Collected data:
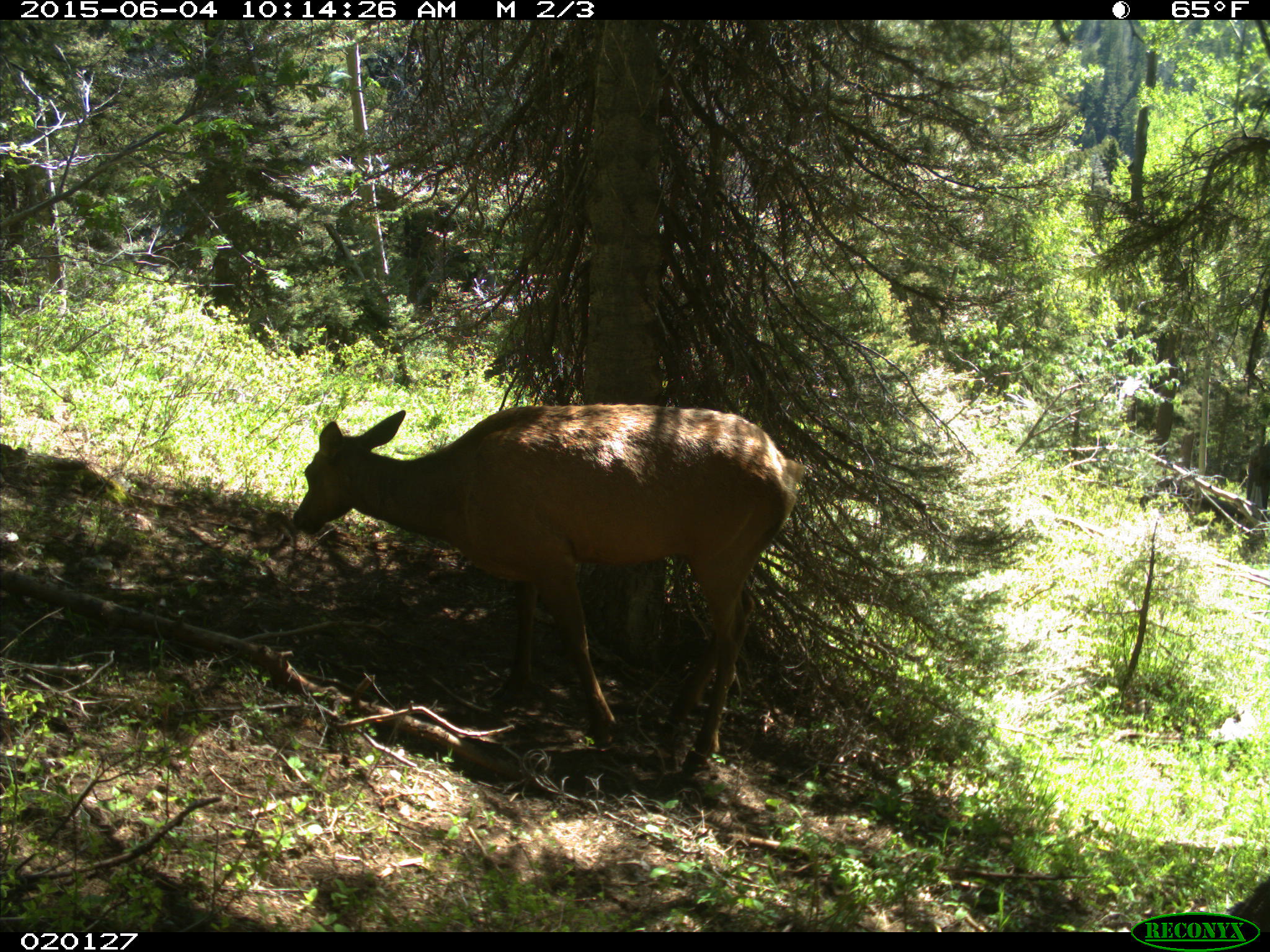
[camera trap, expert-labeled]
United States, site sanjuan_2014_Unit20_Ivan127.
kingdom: Animalia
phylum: Chordata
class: Mammalia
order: Artiodactyla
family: Cervidae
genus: Cervus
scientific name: Cervus elaphus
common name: red deer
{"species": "Cervus elaphus (red deer)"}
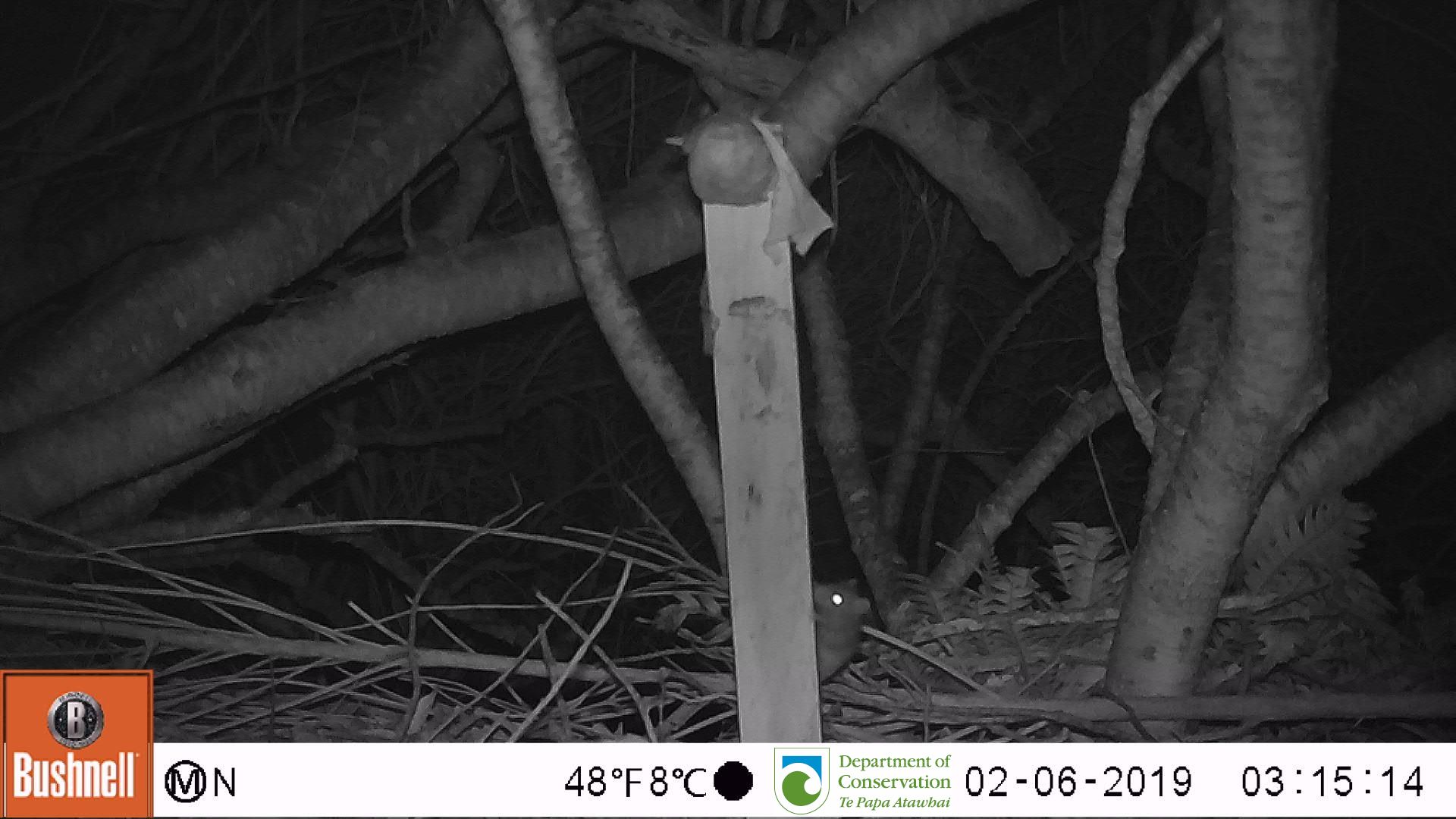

▸ **Problem**
Nothing but the exact text of the records should appear in your answer, with no pictures. Please write it out.

▸ **Answer for this exercise**
[camera trap, expert-labeled]
United States, site sanjuan_2014_Unit20_Ivan127.
kingdom: Animalia
phylum: Chordata
class: Mammalia
order: Artiodactyla
family: Cervidae
genus: Cervus
scientific name: Cervus elaphus
common name: red deer
{"species": "Cervus elaphus (red deer)"}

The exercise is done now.